By 1950, the NAC had fallen into disarray, forcing the President Charles Matinga to resign for misusing Congress funds.
Sangala threw his efforts into reviving the organization, leading to an important meeting in August 1950 in Mzimba where James Chinyama was elected president, with Sangala Vice-President.
Until the early 1950s, Sangala and other leaders such as Doctor Hastings Banda assumed that Nyasaland should evolve towards self-government while remaining under the authority of the British Colonial Office.
However, in 1953 the Colonial Office established the Federation of Rhodesia and Nyasaland in which Europeans would retain a position of leadership, abandoning the earlier principles of partnership between the races. The NAC leaders saw this as a betrayal.
Uncoordinated protests followed, which were forcefully suppressed, with an official death toll of eleven Africans.
Sangala was arrested in September 1953, but was released the next month when the magistrate dismissed the charges.

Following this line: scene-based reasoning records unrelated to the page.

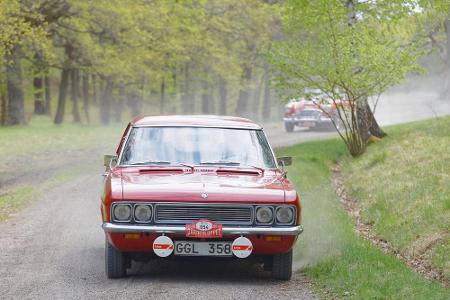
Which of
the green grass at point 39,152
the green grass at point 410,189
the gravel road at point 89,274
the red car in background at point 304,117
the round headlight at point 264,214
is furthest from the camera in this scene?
the red car in background at point 304,117

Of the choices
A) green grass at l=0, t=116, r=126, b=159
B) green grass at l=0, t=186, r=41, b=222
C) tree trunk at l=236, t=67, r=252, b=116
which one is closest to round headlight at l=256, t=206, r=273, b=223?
green grass at l=0, t=186, r=41, b=222

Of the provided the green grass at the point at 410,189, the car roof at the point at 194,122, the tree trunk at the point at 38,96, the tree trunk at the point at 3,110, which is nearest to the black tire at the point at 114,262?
the car roof at the point at 194,122

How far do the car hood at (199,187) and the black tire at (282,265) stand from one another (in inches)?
25.6

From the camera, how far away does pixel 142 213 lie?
8266 mm

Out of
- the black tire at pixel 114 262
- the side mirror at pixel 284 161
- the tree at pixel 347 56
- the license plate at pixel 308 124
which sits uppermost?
the tree at pixel 347 56

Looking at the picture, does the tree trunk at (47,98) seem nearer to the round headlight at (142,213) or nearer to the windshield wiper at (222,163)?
the windshield wiper at (222,163)

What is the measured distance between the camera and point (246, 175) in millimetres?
9109

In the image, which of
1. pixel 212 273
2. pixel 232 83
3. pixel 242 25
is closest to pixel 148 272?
pixel 212 273

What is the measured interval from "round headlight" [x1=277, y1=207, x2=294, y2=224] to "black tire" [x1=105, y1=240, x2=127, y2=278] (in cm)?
158

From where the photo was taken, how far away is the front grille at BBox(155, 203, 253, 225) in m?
8.26

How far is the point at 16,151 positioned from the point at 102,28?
785 centimetres

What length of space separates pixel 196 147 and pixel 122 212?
5.36 feet

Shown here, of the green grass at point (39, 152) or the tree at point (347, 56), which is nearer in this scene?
the green grass at point (39, 152)

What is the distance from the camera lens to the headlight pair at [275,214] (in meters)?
8.36
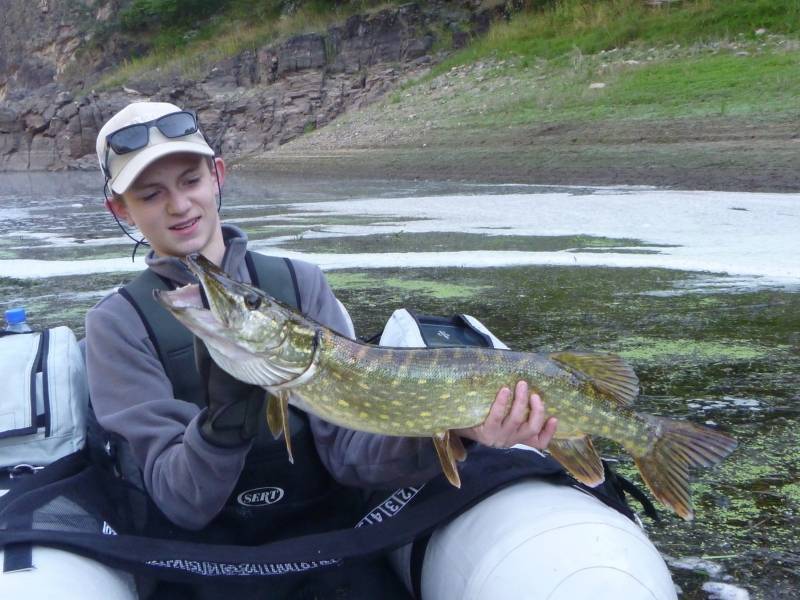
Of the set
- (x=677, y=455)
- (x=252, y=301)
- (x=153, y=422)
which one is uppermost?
(x=252, y=301)

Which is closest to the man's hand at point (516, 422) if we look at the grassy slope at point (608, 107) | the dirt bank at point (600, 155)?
the dirt bank at point (600, 155)

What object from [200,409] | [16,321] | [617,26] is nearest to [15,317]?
[16,321]

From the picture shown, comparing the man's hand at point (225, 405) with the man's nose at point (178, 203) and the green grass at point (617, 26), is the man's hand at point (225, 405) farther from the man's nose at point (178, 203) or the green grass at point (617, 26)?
the green grass at point (617, 26)

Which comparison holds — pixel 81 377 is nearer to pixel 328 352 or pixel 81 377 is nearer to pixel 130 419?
pixel 130 419

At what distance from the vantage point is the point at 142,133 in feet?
9.15

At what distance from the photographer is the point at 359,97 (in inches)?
1254

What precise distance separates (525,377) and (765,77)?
1534 cm

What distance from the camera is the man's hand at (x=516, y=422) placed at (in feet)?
8.05

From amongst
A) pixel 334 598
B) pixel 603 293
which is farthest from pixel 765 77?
pixel 334 598

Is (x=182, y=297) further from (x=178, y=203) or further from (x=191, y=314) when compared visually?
(x=178, y=203)

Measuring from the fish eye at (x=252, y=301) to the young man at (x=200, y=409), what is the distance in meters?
0.17

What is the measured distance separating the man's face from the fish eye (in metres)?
0.67

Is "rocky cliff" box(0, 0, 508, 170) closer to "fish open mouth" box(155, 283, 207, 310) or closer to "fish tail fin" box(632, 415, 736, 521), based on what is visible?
"fish tail fin" box(632, 415, 736, 521)

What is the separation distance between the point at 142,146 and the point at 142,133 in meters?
0.05
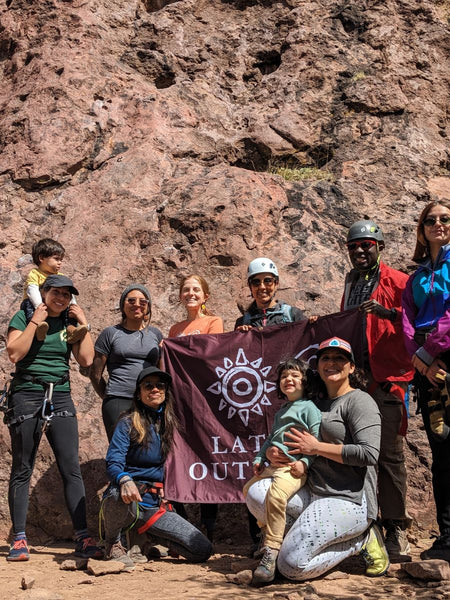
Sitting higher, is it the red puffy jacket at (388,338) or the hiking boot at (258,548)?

==Nyasaland African Congress President 1954 – 1956==

In January 1954 Sangala was elected President of the Congress. Although he continued to advocate civil disobedience, he also accepted the decision of two NAC members to run for election for the two seats reserved for Nyasas in the Federal Parliament.
This ambiguous position was rejected by some members of the party, who were against any participation in the government. Some resigned or were dismissed. Others who remained in the party attempted a coup towards the end of 1955, calling for resignation of the two MPs and for the NAC to work for immediate secession from the federation and self-rule.
Although the leaders of a coup attempt were forced to resign, they remained politically influential.

Sangala was conscientious in attending committee meetings, but was handicapped by the need to attend to his own business affairs, often unavailable to provide leadership or advice.
In March 1956, Sangala announced that for health reasons he would not run again for President of Congress.
Sangala continued to press London to accept the principle of democratic elections to the Legislative Council, or Legco.
Sangala asserted his right of freedom of movement and was arrested. He made sure this was reported in England.
In May 1956, Sangala stood trial at the High Court for sedition.
He was charged with having advised Thamar Dillon Thomas Banda, the secretary-general of the Congress, to hand a seditious publication to the editor of the Nyasaland Times. The charge was the subject of a question in the British House of Commons.

In January 1957, Sangala was persuaded to resign from his position as Nyasaland African Congress President, and was replaced by Thamar Dillon Thomas Banda.
The NAC was banned by the colonial authorities in 1959, and was succeeded by the Malawi Congress Party (MCP), led from prison by Dr. Hastings Banda. The British came to accept that independence was inevitable. Hastings Banda was released in 1960 and allowed to return to prepare for elections.
By then, Sangala and other members of the old guard of the Congress had faded into oblivion and were rarely heard of again.
In 1961 the MCP overwhelmingly won the first elections held under universal suffrage, and in 1963 the country gained self governance followed by independence the next year with the new name of Malawi.

Sangala's grandson, Aaron Sangala, was appointed Minister of Internal Affairs and Public Security in the Cabinet of Malawi in May 2009.

==Character==

Sangala was described by W.L. Jennings, the High Court Registrar in Blantyre, as a "peculiar" but "charming" man whose motto was "to struggle for the freedom and peace of all".
Some critics said he was autocratic, but others thought he was too mild.
He was not interested in publicity, and avoided conflict, preferring to work behind the scenes in organizing the party. But in a crisis, he was willing to stand forward.
In an interview in August 1961 he said "My first duty was to do such things [that would] ... cause people to be happy. Due to this aim I do not fear to speak to any person provided it is the truth and this always does not please my friends who suggest that I am a difficult person". Sangala was a strong believer in the virtues of dignity, and refused to accept common views within colonial society that the "natives" were in any way inferior to Whites.